Monday, May 11, 2009

T is for Tresspass

Series authors have a problem.  Most novelists release books about a year apart, so how do you deal with aging your characters?  Many authors slow the clock, allowing their characters to age at half or less the normal speed and changing cultural touchstones as the series wears on.  Marcia Mueller did this with her Sharon McCone mysteries - the 60s radical who was 28 at her 1977 debut stopped talking about the 60s  as time wore on and eventually turned 40 in 1999.  Others, like Faye Kellerman, start with relatively young characters and stagger the spacing of their books so if there are only a few months between volumes, the next book will take place two or three years later.   Then there's Janet Evanovich, who has decided that Stephanie Plum will be 32 forever, and forever accompanied by her juvenile-delinquent grandmother, and the authors of historical mysteries who either by luck or design don't have to worry about how quickly their characters age.

I don't know when or why Sue Grafton decided to deal with aging Kinsey Milhone by setting her novels further and further in the past, but it's an ingenious device.  Kinsey has only aged 5 1/2 years in the 25 she's been on the scene, but the world has slowed down with her.  Kinsey's new car is a 1970 Mustang which is merely used and not classic, she has no cell phone, no one suggests that Rosie's Bar hook up cable, and she actually has to get government documents in person instead of clicking on a link and printing it herself.  I've felt rather nostalgic while reading the last few Milhone novels.  So far, they've spanned my teens and carried me from 8th grade to sophomore year of college and I enjoy seeing how much of daily life which we take for granted barely existed just 20 years ago.

While I normally notice the historical aspect of Grafton's books, they stood out in T is for Tresspass, perhaps because the topics are so current, identity theft and the problem of caring for the elderly and alone.  Grafton shifts the narration between Kinsey and a woman who has stolen the identity of a nurse named Solana Rojas and has been hired as a home health aid for Kinsey's neighbor.  
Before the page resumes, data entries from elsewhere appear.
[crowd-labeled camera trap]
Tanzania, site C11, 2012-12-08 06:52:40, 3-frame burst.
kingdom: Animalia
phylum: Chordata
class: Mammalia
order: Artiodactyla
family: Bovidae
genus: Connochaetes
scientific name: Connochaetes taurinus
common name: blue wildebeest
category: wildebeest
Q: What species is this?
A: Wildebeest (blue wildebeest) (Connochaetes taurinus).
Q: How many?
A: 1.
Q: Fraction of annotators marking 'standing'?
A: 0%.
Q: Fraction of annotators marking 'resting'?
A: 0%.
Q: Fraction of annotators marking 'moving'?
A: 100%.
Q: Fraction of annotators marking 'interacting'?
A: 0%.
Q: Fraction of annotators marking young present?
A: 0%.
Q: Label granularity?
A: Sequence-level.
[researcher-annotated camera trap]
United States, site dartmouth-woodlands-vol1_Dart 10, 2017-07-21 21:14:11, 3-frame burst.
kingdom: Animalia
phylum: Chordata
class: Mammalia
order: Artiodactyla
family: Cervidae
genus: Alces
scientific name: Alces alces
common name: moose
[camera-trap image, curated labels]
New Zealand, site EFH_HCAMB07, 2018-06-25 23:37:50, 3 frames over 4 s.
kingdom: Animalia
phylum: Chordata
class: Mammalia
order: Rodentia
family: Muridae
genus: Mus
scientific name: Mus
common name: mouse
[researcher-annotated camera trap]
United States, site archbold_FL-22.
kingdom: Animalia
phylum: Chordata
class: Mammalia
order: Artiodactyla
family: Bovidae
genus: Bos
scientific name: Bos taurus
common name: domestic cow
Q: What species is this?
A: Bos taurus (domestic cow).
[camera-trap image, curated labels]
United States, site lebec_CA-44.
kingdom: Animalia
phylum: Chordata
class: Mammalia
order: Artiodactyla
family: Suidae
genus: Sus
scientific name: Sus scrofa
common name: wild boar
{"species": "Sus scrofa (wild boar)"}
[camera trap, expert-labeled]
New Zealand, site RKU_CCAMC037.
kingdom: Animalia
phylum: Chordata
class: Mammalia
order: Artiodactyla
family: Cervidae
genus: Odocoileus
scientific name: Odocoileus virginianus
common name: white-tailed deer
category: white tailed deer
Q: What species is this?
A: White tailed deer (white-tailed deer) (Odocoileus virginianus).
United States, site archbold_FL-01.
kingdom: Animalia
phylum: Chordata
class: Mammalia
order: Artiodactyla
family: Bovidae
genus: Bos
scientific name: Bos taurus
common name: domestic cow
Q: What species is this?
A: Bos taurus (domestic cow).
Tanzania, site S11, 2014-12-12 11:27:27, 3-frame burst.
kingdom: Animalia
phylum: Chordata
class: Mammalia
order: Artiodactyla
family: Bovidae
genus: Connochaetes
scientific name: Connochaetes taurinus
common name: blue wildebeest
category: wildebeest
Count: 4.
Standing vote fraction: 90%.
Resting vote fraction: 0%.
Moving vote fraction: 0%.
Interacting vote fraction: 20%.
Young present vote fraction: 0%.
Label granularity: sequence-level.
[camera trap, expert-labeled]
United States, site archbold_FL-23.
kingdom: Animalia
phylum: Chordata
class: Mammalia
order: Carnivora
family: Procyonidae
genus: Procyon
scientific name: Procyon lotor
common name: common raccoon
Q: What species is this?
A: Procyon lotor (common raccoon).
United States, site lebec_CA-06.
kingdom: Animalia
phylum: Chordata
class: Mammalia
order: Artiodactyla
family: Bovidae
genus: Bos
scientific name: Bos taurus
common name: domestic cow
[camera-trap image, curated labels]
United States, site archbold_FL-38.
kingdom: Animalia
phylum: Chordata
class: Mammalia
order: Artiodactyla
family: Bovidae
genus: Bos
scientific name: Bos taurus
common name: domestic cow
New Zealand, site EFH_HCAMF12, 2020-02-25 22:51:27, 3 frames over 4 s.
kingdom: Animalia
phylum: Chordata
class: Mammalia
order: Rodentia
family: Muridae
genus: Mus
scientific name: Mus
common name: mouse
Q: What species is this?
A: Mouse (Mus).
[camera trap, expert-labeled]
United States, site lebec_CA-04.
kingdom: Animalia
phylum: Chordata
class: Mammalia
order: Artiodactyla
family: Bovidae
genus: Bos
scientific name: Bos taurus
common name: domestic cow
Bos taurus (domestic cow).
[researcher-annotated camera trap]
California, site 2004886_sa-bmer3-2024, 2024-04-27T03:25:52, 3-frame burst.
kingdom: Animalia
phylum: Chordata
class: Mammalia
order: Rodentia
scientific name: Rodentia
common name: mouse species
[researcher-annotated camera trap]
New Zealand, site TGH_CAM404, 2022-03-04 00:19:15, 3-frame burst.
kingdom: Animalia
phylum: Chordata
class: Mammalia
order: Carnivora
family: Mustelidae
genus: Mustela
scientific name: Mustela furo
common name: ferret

Solana looks good on paper, because the real Solana (referred to as the Other) is highly qualified and because the criminal is highly skilled at ingratiating herself, and because in some ways she's picked the perfect victim.  Gus Vronsky is the local crank, an elderly man whose hobby is yelling at teenagers for practicing skateboard tricks.  Kinesy's landlord Henry Pitts maintains a casual friendship with Gus but few others in the neighborhood care to talk to him and his only relative is a great-grand niece who lives across the country in Manhattan.   No one seems to notice that Solana is gradually cutting Gus off from society, first cancelling the Meals on Wheels delivery, then telling his few visitors that Gus 'just isn't up to company' or 'just started a nap.'  Once she has control over Gus, she moves in with her disturbed and mentally disabled son and begins to steal Gus's property while physically mistreating him and frightening him into believing that she is protecting him from being locked in a nursing home.  

Solana's plot fails through a series of coincidences - a chance encounter with the granddaughter of a woman she'd previously 'cared' for, seeing Kinsey's car where she doesn't expect it, and the actions of Henry's potential ladyfriend, a successful 70-something real estate agent.  It falls by coincidence, and yet it doesn't feel like Grafton cheated.  It may be a bit too coincidental that her prior charge's granddaughter sees her in a department store as she's planning her escape but not beyond belief, and Grafton plants the seeds of the other 'random' events while Kinsey goes about her professional life investigating insurance claims and acting as a process server. 

What doesn't quite work is the ending, or rather the last two of three endings.  Kinsey (with help) rescues Gus, but the fate of Solana and her son are a bit more gruesome than I expected and verge on cartoonish.  Still, it's one of the better entries in what has been an enjoyable series.  Grafton only has six letters left in the alphabet, so somewhere around 2015 we'll see the series end with Z as Kinsey faces the year - 1990 - in which I first met her.